Quelque Chose À Propos De Boris

À 57 ans, l’artiste a consacré plus de trois décennies à redéfinir les frontières de la narration visuelle à travers la photographie argentique, l’image expérimentale et le cinéma indépendant. Partageant sa vie entre Paris et Berlin, il a façonné une œuvre qui conjugue profondeur intellectuelle et liberté artistique, oscillant entre reconnaissance institutionnelle et vision personnelle, exigeante et indocile. Ses photographies et ses films ne cherchent pas tant à représenter qu’à interroger la perception, ouvrant des espaces où le spectateur est invité à reconsidérer sa manière de voir et d’expérimenter le monde.
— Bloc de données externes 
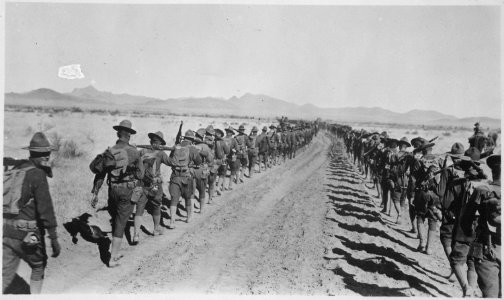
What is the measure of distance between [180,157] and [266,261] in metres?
2.98

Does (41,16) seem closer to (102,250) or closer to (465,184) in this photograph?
(102,250)

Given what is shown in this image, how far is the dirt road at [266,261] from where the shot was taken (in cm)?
691

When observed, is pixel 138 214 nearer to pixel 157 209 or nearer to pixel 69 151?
pixel 157 209

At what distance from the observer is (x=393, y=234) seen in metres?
9.15

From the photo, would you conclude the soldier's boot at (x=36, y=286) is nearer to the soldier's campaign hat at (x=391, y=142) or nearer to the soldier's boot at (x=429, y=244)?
the soldier's boot at (x=429, y=244)

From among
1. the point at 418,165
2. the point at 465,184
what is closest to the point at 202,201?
the point at 418,165

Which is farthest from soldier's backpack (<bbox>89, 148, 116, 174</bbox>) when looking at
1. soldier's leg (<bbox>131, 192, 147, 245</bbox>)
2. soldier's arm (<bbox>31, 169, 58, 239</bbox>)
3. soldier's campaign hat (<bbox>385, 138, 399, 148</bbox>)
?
soldier's campaign hat (<bbox>385, 138, 399, 148</bbox>)

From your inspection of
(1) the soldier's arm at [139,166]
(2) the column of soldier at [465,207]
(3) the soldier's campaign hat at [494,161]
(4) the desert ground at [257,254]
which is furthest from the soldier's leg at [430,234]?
(1) the soldier's arm at [139,166]

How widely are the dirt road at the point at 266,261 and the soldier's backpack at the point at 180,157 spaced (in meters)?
1.52

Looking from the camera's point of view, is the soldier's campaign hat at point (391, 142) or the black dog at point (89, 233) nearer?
the black dog at point (89, 233)

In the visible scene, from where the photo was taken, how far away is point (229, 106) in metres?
19.6

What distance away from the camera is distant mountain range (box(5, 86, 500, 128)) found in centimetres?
1170

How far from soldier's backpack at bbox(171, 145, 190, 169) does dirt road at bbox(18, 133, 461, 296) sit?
4.97ft

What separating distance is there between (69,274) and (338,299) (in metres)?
4.89
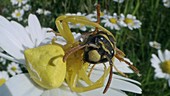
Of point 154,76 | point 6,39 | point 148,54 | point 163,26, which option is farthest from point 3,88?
point 163,26

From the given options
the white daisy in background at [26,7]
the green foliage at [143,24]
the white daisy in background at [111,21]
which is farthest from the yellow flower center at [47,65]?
the white daisy in background at [26,7]

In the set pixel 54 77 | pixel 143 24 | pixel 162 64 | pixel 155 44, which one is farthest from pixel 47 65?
pixel 143 24

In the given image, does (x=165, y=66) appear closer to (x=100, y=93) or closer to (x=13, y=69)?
(x=13, y=69)

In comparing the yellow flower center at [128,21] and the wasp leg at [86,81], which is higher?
the wasp leg at [86,81]

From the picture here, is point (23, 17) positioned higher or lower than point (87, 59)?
lower

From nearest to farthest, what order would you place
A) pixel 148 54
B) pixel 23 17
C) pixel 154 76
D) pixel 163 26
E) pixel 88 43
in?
pixel 88 43 → pixel 154 76 → pixel 148 54 → pixel 163 26 → pixel 23 17

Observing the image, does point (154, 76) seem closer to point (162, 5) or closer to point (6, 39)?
point (162, 5)

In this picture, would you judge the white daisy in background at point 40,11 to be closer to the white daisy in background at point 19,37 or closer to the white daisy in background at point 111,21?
the white daisy in background at point 111,21
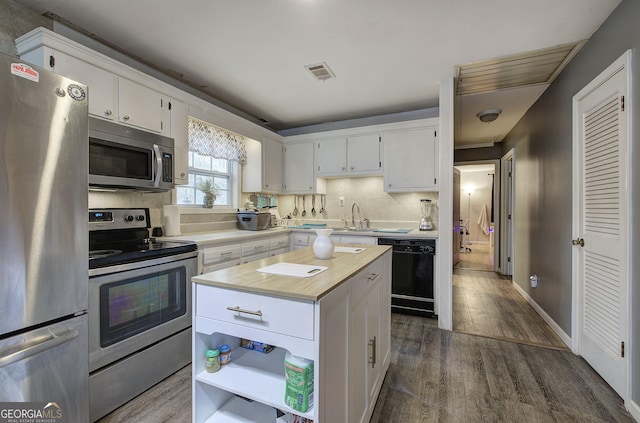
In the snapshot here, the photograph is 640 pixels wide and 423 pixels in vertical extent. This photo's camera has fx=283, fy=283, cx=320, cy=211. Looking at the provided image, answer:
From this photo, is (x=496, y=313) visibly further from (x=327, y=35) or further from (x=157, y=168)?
(x=157, y=168)

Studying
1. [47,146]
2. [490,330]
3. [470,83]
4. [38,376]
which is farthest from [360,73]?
[38,376]

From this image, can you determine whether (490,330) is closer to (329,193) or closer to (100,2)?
(329,193)

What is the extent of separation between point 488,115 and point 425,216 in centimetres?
172

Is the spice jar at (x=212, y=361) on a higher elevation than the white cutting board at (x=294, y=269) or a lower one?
lower

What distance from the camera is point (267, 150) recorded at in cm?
391

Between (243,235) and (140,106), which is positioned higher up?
(140,106)

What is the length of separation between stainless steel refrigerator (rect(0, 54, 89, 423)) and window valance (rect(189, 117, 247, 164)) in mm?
1504

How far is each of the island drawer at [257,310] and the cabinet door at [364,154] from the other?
9.57 ft

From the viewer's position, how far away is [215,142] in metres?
3.21

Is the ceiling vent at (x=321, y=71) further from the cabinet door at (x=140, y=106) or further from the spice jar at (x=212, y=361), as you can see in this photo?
the spice jar at (x=212, y=361)

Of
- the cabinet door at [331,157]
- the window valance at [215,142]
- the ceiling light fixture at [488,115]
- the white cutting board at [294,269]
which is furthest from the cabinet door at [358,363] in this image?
the ceiling light fixture at [488,115]

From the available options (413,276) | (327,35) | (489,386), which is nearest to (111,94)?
(327,35)

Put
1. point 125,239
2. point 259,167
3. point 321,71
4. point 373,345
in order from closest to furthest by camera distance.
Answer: point 373,345, point 125,239, point 321,71, point 259,167

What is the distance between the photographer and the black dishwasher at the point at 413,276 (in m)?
3.10
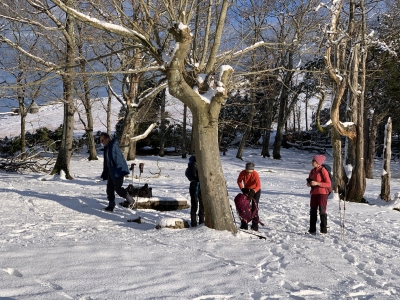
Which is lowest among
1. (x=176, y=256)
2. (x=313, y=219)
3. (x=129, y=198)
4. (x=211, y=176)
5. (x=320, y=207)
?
(x=176, y=256)

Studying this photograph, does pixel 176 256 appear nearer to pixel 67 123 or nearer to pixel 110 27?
pixel 110 27

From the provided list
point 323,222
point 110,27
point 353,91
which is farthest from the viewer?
point 353,91

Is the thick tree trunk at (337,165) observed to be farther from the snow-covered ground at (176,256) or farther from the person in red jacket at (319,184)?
the person in red jacket at (319,184)

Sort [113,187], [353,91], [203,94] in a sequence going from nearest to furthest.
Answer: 1. [203,94]
2. [113,187]
3. [353,91]

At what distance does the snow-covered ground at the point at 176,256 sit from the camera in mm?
4059

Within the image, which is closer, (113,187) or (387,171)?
(113,187)

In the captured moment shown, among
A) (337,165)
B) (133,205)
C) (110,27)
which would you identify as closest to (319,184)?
(133,205)

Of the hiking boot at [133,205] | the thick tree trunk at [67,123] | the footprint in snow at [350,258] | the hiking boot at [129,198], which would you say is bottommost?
the footprint in snow at [350,258]

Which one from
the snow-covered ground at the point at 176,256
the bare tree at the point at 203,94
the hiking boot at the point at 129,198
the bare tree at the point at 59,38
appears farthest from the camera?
the bare tree at the point at 59,38

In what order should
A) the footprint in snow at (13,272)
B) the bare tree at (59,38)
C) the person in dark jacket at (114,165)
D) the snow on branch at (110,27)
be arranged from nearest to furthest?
1. the footprint in snow at (13,272)
2. the snow on branch at (110,27)
3. the person in dark jacket at (114,165)
4. the bare tree at (59,38)

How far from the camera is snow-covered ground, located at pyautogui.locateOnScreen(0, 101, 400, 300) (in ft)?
13.3

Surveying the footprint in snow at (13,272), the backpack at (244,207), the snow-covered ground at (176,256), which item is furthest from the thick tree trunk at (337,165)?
the footprint in snow at (13,272)

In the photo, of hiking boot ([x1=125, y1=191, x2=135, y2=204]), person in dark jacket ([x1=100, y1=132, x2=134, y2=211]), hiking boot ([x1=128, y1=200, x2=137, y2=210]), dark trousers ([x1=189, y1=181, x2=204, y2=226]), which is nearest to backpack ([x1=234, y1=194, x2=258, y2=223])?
dark trousers ([x1=189, y1=181, x2=204, y2=226])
Derrière cette trajectoire se dessine une vie riche en événements, souvent marquée par l’intensité et l’esprit bohème. Des années passées dans des ateliers collectifs et des squats d’artistes à Berlin après la chute du Mur, aux voyages en Amérique latine et en Asie où il s’imprègne de traditions visuelles et de récits populaires, son parcours est jalonné de rencontres, d’errances et d’expériences radicales qui ont nourri sa sensibilité artistique. Chaque étape de sa vie, parfois chaotique, s’est transformée en matière créative, faisant de son œuvre une cartographie intime des contrastes entre fragilité et résistance.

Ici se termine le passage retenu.